The five men and four women found that a 'lack of care' had contributed to the death of Ernest Hogg, 38, who died after choking on his vomit in a Group 4 security bus. He had drunk over a litre of alcohol while waiting to appear in court and had then been driven across Yorkshire and Humberside.
The jury had been told that if Hogg had been given medical attention he had up to a 95 per cent chance of survival.
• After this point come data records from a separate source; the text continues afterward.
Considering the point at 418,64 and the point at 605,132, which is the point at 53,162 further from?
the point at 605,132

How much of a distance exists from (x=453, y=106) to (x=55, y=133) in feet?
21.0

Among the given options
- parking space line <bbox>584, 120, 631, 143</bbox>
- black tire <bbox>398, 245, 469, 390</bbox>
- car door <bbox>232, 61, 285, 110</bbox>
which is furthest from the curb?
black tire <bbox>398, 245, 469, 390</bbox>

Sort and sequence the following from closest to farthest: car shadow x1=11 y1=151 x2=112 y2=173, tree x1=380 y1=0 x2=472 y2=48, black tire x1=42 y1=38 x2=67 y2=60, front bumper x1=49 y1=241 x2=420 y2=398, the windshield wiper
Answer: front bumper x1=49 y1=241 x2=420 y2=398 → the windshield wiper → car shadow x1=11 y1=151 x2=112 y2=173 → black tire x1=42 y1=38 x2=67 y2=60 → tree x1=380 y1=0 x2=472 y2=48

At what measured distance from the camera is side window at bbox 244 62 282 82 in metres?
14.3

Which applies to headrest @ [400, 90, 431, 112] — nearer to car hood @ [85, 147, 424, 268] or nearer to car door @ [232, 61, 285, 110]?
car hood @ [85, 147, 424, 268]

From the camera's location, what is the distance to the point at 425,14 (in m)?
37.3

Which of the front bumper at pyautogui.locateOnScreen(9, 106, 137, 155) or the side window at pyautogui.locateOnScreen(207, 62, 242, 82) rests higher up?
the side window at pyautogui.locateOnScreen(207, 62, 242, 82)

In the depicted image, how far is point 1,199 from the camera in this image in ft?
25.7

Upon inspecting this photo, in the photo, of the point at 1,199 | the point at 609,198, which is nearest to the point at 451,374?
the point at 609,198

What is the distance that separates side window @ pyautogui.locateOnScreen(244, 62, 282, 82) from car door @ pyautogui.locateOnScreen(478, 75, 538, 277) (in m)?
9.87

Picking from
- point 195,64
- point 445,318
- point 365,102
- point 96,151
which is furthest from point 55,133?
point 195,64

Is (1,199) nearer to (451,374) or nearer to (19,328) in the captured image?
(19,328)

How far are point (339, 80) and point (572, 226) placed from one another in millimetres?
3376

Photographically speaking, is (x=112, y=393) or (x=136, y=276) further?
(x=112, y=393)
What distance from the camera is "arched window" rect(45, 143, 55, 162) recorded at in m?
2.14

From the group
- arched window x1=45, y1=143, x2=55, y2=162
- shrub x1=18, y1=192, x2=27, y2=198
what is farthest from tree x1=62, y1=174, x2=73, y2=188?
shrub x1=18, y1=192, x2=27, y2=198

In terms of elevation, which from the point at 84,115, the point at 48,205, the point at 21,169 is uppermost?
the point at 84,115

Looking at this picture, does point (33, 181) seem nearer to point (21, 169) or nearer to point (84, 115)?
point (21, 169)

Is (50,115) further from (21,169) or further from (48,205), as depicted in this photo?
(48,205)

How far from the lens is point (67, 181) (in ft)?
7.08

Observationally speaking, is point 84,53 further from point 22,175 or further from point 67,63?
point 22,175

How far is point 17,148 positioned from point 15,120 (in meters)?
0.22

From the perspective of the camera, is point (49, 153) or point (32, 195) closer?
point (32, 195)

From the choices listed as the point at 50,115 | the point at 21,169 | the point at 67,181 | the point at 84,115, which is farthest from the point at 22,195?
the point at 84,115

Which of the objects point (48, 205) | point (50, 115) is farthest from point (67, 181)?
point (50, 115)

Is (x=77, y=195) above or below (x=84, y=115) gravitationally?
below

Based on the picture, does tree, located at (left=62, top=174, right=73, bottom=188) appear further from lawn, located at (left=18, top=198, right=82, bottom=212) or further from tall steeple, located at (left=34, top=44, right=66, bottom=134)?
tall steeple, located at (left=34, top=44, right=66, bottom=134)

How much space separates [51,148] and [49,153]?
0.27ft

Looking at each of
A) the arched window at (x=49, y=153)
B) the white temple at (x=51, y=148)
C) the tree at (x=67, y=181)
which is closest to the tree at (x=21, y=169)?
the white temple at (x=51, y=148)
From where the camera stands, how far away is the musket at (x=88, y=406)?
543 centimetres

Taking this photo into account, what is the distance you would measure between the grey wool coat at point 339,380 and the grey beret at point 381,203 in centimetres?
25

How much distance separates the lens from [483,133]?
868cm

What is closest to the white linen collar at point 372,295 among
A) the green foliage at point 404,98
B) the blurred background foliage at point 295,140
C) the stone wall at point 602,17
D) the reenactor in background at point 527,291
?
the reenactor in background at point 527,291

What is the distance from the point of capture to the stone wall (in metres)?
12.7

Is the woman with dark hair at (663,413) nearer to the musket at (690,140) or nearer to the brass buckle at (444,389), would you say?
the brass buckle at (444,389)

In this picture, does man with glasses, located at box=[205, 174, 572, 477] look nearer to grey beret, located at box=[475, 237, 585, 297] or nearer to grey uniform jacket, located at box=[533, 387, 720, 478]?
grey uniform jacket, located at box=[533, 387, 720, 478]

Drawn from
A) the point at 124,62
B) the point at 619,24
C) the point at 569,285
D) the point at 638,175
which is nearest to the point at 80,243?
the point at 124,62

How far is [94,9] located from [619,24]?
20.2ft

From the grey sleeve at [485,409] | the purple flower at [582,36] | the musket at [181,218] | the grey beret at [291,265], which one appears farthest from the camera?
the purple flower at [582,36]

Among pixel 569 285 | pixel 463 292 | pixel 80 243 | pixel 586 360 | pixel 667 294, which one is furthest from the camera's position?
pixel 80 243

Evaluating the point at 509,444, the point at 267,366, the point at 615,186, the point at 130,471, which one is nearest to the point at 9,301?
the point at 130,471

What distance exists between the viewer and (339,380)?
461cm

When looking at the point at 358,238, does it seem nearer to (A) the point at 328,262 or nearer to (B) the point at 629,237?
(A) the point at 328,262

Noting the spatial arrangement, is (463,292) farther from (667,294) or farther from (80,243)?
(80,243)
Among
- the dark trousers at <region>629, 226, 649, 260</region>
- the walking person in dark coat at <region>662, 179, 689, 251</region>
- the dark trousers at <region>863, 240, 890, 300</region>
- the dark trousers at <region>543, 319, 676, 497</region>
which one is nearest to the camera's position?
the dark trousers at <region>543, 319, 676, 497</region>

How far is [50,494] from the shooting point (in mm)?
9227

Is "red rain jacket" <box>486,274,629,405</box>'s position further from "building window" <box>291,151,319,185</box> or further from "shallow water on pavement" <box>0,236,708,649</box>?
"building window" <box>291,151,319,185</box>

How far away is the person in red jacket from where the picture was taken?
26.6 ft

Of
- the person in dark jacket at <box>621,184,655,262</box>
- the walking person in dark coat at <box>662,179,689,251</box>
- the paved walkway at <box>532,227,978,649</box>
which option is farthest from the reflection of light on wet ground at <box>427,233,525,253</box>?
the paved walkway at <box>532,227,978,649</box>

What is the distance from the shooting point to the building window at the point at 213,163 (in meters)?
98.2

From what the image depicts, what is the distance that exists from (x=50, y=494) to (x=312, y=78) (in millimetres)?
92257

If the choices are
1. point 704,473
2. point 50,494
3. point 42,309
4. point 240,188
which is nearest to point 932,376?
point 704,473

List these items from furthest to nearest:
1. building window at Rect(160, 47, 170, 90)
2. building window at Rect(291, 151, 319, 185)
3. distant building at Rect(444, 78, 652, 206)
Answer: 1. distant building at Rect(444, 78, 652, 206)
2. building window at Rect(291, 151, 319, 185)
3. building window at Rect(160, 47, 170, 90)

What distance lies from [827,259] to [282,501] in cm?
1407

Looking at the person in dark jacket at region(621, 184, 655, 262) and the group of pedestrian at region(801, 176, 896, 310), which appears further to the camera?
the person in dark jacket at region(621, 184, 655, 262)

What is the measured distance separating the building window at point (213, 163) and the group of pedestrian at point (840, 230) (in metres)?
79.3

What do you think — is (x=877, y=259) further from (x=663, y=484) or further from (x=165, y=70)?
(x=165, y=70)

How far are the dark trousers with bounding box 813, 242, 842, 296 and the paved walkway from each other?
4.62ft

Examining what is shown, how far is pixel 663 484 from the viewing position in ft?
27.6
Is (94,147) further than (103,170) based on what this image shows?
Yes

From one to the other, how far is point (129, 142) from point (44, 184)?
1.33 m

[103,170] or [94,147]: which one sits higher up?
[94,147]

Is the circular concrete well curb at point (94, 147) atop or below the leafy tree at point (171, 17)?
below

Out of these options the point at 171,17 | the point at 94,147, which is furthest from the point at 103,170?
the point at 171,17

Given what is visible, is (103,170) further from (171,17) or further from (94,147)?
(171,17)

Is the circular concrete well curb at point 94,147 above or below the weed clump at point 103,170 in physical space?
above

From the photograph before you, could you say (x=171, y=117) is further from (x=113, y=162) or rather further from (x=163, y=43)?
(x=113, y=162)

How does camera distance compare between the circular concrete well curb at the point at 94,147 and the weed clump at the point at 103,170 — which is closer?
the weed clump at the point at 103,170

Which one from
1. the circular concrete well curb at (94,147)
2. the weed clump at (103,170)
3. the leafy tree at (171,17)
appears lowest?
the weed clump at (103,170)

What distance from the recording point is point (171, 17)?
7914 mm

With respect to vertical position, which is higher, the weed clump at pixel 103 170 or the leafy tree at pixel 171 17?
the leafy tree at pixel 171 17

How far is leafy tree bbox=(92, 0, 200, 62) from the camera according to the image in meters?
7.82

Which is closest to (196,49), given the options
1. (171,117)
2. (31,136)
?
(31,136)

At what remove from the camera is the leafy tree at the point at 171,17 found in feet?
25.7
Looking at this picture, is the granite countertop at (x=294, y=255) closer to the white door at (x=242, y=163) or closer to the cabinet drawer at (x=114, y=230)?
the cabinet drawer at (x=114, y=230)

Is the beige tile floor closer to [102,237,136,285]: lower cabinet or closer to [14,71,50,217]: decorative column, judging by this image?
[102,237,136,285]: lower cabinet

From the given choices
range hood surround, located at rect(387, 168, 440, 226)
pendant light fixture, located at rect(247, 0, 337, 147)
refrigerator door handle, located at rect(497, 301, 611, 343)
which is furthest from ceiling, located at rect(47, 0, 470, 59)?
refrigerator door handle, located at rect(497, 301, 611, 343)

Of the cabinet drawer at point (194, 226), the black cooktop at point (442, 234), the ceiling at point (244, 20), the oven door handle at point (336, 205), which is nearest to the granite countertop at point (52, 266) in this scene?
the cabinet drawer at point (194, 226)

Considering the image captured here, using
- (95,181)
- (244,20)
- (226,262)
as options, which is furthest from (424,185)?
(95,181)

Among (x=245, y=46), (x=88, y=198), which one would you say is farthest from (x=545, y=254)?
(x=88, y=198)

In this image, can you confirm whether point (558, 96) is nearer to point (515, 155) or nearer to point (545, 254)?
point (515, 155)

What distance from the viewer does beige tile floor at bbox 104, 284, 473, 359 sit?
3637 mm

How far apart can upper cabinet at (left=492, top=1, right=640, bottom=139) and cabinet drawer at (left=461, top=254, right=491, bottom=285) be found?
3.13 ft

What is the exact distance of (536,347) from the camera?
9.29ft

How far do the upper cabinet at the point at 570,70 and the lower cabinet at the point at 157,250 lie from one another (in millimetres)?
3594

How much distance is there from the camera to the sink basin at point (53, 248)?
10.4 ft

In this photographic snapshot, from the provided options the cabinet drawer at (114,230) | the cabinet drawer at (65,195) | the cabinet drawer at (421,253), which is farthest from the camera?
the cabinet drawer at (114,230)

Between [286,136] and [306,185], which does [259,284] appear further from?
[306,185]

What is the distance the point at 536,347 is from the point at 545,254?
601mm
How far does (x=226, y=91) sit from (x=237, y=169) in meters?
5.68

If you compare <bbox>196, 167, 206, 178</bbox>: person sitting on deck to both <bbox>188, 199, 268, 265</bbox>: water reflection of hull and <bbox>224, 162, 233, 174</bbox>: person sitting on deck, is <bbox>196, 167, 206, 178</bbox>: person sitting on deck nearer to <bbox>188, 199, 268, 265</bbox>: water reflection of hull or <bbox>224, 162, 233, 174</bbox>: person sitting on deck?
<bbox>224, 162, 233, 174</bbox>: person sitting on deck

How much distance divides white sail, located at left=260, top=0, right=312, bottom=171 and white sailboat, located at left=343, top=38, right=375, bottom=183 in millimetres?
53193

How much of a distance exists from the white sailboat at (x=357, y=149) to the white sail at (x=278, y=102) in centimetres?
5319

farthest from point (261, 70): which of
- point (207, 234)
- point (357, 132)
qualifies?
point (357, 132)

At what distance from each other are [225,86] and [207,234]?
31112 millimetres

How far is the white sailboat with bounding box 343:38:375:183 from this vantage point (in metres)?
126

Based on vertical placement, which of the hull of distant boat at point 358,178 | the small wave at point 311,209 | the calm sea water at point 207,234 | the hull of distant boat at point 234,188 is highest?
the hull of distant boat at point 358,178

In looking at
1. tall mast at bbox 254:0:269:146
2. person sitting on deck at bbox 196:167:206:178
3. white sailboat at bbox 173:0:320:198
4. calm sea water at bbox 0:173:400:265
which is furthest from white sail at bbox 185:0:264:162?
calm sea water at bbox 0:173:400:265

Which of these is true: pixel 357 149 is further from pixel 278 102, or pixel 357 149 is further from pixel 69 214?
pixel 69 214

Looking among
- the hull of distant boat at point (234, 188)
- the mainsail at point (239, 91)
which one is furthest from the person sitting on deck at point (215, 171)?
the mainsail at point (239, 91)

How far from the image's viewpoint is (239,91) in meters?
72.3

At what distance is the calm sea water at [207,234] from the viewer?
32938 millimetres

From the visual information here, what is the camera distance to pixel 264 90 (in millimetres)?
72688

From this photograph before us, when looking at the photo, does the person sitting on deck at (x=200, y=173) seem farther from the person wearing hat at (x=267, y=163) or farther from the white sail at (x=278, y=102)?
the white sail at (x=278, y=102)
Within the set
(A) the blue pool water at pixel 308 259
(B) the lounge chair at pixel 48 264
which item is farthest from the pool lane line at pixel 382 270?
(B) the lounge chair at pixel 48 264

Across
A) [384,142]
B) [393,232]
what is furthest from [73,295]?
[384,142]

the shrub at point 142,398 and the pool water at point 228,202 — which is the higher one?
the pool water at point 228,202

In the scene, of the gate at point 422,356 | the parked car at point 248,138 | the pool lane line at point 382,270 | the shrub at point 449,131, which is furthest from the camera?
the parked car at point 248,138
Yesterday, after an inquest lasting 17 days, the jury found that he had died from brain damage caused by choking on vomit and, crucially, that there had been a 'lack of care' shown to him.
Under Coroner's Rules, juries can no longer name individuals or companies but are allowed to bring in the special lack of care verdict.
They had listened to more than 11 hours of summing up from the North Humberside coroner, Peter Gladwin, but took only 93 minutes to reach the verdict.
Afterwards, Mr Hogg's widow, Marlene, from Letham, in Angus, Scotland, who has two children, said she would start a civil action against Group 4 immediately.
Mr Hogg, who had run a heavy goods vehicle company in Scotland with her, was arrested last year on a drugs charge. On 4 May, he, with other prisoners from The Wolds on Humberside, staffed and run by Group 4, was driven some 50 miles to a court hearing in Rotherham.
The prisoners had been handed what security officers thought were bottles of water but they contained vodka smuggled into the prison. They went on a binge while waiting for their hearing. The men were put back on the bus and returned to The Wolds intoxicated. One prisoner was unable to stand and had to be laid out on chairs pushed together. But no one noticed that Mr Hogg remained in the van.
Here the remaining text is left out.